Stories Shaping Sports and Business: Monday, May 4th
NFL Cancels 2020 International Series
The National Football League is canceling its International Series over concerns about the coronavirus. The NFL had five games scheduled to be played outside the United States in 2020, with four in England and one in Mexico City. But because of the health and safety concerns surrounding COVID-19, the NFL will instead have all 256 games played inside the borders of the United States.
The move to abandon the international series will cost Tottenham Stadium in London, which was scheduled to host two of the five games, around $5 million dollars in lost revenue.
At least one NFL game has been played outside the United States since 2007.
Bulls Take The Horns of Most Popular Documentary
There’s a new king when it comes to documentaries. The Tiger King is out and the Basketball King, Michael Jordan, is in. The Last Dance, a 10-part documentary series on Jordan and the 1997 and 1998 Chicago Bulls, is now the most in-demand documentary in the world according to Parrot Analytics.

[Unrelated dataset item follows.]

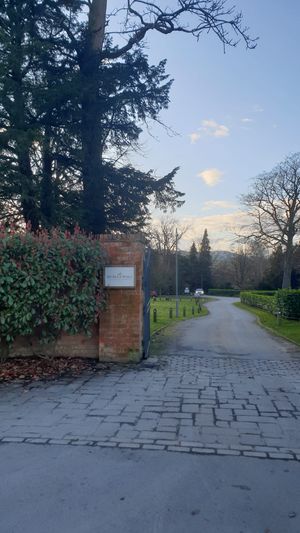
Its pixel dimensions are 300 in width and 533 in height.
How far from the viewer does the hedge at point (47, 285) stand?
21.3 ft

The Last Dance aired six of the first 10 episodes on ESPN in the United States and is streaming outside of the U.S. on Netflix. It is the most-watched documentary in the history of ESPN and there are still four more episodes scheduled to air on May 10th and May 17th. Netflix will offer the 10-part series to its customers in the United States later this summer.

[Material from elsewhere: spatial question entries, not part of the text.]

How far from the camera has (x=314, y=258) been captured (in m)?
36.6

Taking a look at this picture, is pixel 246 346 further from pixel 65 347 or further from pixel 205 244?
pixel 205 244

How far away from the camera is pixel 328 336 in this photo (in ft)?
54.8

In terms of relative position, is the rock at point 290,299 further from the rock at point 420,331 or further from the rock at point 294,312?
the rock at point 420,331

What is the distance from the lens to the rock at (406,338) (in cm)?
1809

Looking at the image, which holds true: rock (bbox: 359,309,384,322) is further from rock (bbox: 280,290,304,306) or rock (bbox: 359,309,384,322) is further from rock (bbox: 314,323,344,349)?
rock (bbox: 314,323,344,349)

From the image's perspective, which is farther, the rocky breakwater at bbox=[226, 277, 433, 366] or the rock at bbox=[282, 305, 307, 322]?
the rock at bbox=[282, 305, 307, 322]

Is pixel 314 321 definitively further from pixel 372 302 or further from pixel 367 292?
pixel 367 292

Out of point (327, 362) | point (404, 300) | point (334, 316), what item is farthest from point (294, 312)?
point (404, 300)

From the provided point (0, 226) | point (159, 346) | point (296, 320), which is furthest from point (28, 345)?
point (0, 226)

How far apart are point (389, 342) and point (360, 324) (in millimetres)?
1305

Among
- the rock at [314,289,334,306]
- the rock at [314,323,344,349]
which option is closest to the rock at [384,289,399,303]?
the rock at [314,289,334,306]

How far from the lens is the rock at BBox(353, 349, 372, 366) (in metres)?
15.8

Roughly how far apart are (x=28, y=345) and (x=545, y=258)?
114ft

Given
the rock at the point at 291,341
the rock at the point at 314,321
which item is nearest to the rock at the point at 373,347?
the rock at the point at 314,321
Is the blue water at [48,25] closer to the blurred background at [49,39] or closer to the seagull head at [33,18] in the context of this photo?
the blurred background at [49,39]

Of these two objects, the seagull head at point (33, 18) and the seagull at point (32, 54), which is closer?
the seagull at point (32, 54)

The documentary was originally scheduled to air in late June but with sports getting shut down to the coronavirus, ESPN and Netflix decided to move up the launch date to April.
There are more than 3.5 million cases of the coronavirus worldwide, with over 248,000 deaths, according to data from Johns Hopkins. Over 1.1 million of those cases are in the United States. The U.S. has around 68,000 fatalities. New York has 318,000 cases and 19,000 fatalities.
On Sunday, seven Northeast governors announced that they’re banning together to purchase medical equipment as a unit in hopes of avoiding price gouging and too much demand for personal protective equipment and other medical supplies should the coronavirus return in the fall. The group includes New York, New Jersey, Connecticut, Massachusetts, Delaware, Pennsylvania and Rhode Island.
The reasoning for the join up goes back to the beginning of the pandemic when states were bidding against each other for essential supplies. Governor Andrew Cuomo of New York said that the states plan to buy around $5 billion in medical supplies collectively. Around $2 billion of that will go to New York, which—if you’re just looking at the numbers—has the hardest hit population next to the United States as a whole.
TheStreet's Katherine Ross contributed to this report.